Part 20

395 21 2
                                    

3 bulan kemudian....


Aku termenung sendirian diruang kerjaku, mengkhayalkan sesuatu yang hampir-hampir saja mungkin hanya sebuah angan-angan.

Menatap kembali layar biru ini membuat mataku penat, bukan hanya itu kepalaku juga ikut-ikutan sakit, pekerjaan ini seperti tidak ada habisnya, dan aku mulai kesal pada diriku sendiri.

Hari ini juga sama seperti hari-hari sebelumnya, dia hanya membalas pesan singkatku tak kalah singkatnya, hanya kata-kata 'ya', 'tidak', atau 'hm', aku sendiri tak pernah menyangka dia akan sependiam ini padahal dulu dia sangat cerewet, suka mengkitik bahkan bawelnya sama seperti mama.

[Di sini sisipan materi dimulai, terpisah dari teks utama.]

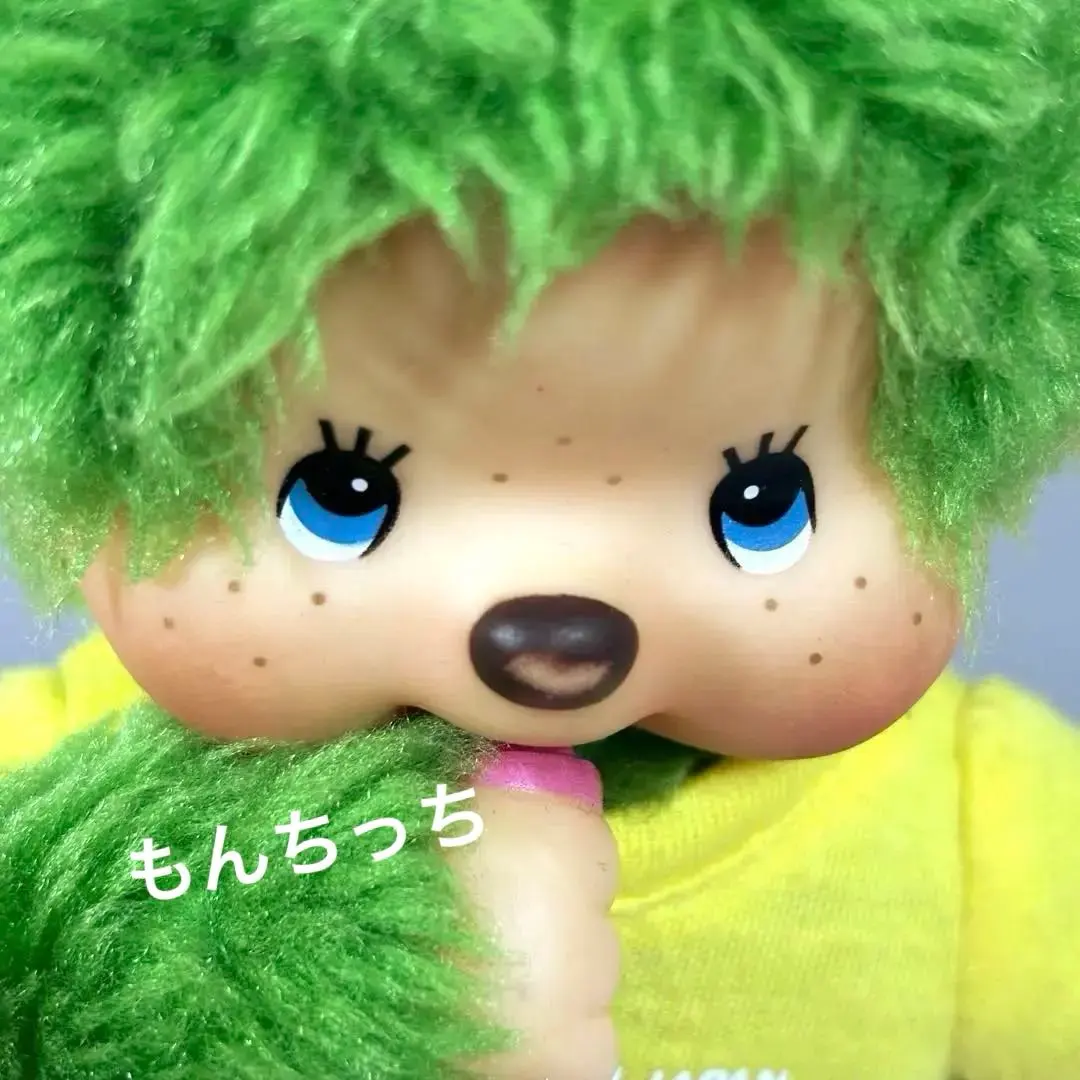 2026年最新】EXPO限定モンチッチの人気アイテム - メルカリ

3 bulan sudah dia pergi, akupun tak tahu kapan dia akan kembali, dia tak pernah menjawab jika aku menanyakan itu padanya dan akhirnya kamipun semakin jauh, karena komunikasi kami yang hanya satu arah, yaa.. hanya aku mengkhawatirkannya, hanya aku yang merindukannya, dan hanya aku yang memikirkannya setiap hari seperti orang gila.

Sampai pada suatu titik dan aku mulai menyerah, aku mulai mengacuhkannya, seharian tak berkirim pesan dengannya dan tebak bagaiamana dia, ya.. dia juga mengacuhkanku, jangankan pesan aplikasi pesannya saja jarang aktif , pesanku beberapa hari yang lalu bahkan belum dibacanya dan aku berpura-pura semua baik-baik saja.

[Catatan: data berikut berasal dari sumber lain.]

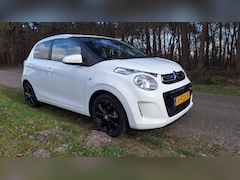 Citroën C1 - 1.0 VTi Shine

Pernikahan macam apa ini? apakah hanya sampai sini saja cintanya padaku? mana pengorbanannya dulu yang seakan rela mati demi aku?

Ahh.... semua laki-laki sama saja!! nggak ada yang bisa dipercaya, aku mulai bosan dan mengumpatinya sepanjang hari dichat, walau setelah itu aku lalu menghapusnya, tapi lumayanlah untuk meredakan suasana hatiku yang sedang galau.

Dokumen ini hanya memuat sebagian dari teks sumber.